▸ **Obiettivo 1**: Nell'estratto sul bonus assunzioni, di quale percentuale aumenterà il costo del lavoro per ogni nuovo contratto confermato dopo il triennio di decontribuzione?
▸ **Obiettivo 2**: Trascrivi fedelmente dall'estratto sul bonus assunzioni il passo che comincia con "La fine del bonus" e prosegue fino a "terminati gli incentivi?".

▸ **Estratto del testo**:
★ ★ ★ ★
La fine del bonus assunzioni rischia di portarsi dietro anche le centinaia di migliaia di posti da esso finora garantiti. Ma le cose stanno davvero così? E quanti, secondo valutazioni forzatamente approssimative, potrebbero essere gli occupati senza futuro una volta terminati gli incentivi?
 
Partiamo da una certezza: l'impresa che per motivi economici (oltre che ovviamente per giusta causa) può licenziare senza reintegra i suoi dipendenti con contratto a tempo indeterminato oggi ha le porte spalancate dalla riforma dell'articolo 18, uno dei nodi più controversi della riforma del Jobs act. Caduto il vecchio tabù, insomma, perderebbero quota i dubbi sollevati dalla fine dell'incentivo all'assunzione: «Se un'azienda è in crisi, la decontribuzione e i suoi effetti passano forzatamente in secondo piano», conferma con l'abituale onestà intellettuale il segretario confederale della Uil Guglielmo Loi, uno dei più competenti in materia. E aggiunge: «Naturalmente certe decisioni hanno un costo spesso non trascurabile per l'azienda e quindi vanno valutate con attenzione anche perché rinunciare a personale assunto tre anni prima dopo averlo formato e inserito nel processo lavorativo, giorno dopo giorno, non è affatto scontato».

Dunque, se non esistono i presupposti del licenziamento, è proprio sui costi che bisogna allora ragionare. L'azienda che conferma il contratto anche dopo il triennio di decontribuzione (attenzione: nel 2015, come ricorda l'Inps, il bonus ha interessato solo i due terzi dei nuovi assunti e spesso ha favorito il passaggio dai contratti a tempo a quelli a tempo pieno, senza creare sempre posti ex novo, cioè) sa che d'ora in avanti dovrà pagare per intero i contributi previdenziali. Il costo del lavoro aumenterà dunque per ogni nuovo contratto del 24% come è facile desumere. Conviene, non conviene? Dipende ovviamente da tanti fattori, primo tra tutti la capacità dell'azienda di programmare il futuro con elementi di certezza. «E il trend di crescita del Paese, che dovrebbe irrobustirsi ulteriormente quest'anno, è sicuramente un forte incentivo alla fiducia delle imprese - dice Maurizio Stirpe, vicepresidente di Confindustria con delega al Lavoro e alle Relazioni industriali -. Non dimentichiamo che chi licenzia non potrebbe poi assumere nessun altro con un contratto a tempo indeterminato per tre anni, quando magari avrebbe bisogno di farlo. In ogni caso non credo che nessun imprenditore voglia privarsi di un investimento sul capitale umano durato tre anni».
★ ★ ★ ★
▸ **Righe fornite**:
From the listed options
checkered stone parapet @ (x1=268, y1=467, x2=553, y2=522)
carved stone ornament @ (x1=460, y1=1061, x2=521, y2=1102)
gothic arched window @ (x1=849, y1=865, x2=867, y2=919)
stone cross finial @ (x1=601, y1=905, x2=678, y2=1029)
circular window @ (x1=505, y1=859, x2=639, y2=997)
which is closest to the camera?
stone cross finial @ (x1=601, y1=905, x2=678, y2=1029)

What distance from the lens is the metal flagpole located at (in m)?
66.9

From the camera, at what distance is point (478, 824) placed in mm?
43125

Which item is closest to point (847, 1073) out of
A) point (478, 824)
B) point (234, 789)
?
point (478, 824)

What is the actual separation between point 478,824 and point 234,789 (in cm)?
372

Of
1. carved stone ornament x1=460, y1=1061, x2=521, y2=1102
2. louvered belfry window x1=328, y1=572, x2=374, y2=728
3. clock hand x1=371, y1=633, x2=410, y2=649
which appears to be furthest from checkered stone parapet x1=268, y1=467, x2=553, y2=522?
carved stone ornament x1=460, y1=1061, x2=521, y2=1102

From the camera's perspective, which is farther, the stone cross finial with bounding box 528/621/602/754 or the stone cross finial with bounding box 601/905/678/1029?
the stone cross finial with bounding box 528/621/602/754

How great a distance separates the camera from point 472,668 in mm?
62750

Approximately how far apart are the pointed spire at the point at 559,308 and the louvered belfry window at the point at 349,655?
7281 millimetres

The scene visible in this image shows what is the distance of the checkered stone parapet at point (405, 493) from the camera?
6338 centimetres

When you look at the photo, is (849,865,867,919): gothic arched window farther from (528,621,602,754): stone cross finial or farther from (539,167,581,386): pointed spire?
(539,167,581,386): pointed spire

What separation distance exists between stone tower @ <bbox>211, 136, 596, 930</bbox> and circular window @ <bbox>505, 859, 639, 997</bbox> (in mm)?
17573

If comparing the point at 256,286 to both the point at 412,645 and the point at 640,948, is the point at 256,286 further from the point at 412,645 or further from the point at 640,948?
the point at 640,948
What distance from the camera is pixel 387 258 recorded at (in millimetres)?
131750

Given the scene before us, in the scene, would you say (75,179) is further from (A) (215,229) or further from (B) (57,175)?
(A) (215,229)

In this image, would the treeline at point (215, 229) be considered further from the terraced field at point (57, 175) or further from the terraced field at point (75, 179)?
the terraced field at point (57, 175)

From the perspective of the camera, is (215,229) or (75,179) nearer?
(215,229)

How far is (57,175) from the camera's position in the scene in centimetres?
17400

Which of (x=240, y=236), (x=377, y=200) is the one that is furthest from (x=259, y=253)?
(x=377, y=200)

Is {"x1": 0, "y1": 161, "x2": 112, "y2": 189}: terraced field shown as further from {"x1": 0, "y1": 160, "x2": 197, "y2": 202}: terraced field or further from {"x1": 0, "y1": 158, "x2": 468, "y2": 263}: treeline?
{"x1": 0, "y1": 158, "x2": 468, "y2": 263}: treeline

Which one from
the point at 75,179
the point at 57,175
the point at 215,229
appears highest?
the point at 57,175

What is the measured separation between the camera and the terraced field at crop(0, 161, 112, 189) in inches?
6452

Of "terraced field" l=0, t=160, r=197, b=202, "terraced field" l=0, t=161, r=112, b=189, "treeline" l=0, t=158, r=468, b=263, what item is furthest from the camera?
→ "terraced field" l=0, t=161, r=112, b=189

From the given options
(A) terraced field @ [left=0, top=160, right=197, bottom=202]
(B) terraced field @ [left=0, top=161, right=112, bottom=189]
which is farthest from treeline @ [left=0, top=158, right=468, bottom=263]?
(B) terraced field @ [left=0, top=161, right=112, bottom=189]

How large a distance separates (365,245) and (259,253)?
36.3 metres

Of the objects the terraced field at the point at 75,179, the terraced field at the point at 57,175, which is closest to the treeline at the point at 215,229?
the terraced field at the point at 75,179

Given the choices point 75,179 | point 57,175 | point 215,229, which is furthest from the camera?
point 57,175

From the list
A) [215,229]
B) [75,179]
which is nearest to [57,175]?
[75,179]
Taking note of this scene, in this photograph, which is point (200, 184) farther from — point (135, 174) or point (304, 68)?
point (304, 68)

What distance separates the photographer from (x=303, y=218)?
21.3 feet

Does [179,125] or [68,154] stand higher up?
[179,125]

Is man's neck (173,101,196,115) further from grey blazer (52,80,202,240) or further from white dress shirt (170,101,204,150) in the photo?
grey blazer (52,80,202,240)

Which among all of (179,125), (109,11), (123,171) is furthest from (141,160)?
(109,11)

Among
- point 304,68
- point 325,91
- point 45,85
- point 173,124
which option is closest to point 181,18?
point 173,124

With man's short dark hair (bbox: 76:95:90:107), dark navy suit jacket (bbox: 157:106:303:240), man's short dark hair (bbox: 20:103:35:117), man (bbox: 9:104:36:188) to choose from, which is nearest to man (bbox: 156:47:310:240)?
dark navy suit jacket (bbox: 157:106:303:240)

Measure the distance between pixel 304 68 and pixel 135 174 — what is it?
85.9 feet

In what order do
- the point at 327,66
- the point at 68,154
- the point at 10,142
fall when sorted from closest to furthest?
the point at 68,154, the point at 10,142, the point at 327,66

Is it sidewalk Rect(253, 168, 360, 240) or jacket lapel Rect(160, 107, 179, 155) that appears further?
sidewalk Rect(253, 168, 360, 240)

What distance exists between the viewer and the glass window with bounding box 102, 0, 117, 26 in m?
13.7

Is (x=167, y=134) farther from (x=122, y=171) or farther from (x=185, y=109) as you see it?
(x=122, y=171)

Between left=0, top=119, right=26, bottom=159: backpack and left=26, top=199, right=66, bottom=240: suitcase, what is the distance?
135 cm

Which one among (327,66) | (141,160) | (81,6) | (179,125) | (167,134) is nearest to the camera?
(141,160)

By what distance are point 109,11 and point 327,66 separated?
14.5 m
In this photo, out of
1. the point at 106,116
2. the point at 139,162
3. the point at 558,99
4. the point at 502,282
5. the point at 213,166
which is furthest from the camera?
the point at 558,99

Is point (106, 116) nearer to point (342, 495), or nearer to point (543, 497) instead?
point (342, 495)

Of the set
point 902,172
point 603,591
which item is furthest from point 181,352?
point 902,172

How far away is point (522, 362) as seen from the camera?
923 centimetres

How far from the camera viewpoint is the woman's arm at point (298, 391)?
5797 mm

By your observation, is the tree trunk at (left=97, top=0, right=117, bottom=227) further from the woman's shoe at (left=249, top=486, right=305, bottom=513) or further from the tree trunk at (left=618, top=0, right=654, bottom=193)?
★ ★ ★ ★
▸ **Risultato 1**: Il costo del lavoro aumenterà del 24% per ogni nuovo contratto.

▸ **Risultato 2**:
La fine del bonus assunzioni rischia di portarsi dietro anche le centinaia di migliaia di posti da esso finora garantiti. Ma le cose stanno davvero così? E quanti, secondo valutazioni forzatamente approssimative, potrebbero essere gli occupati senza futuro una volta terminati gli incentivi?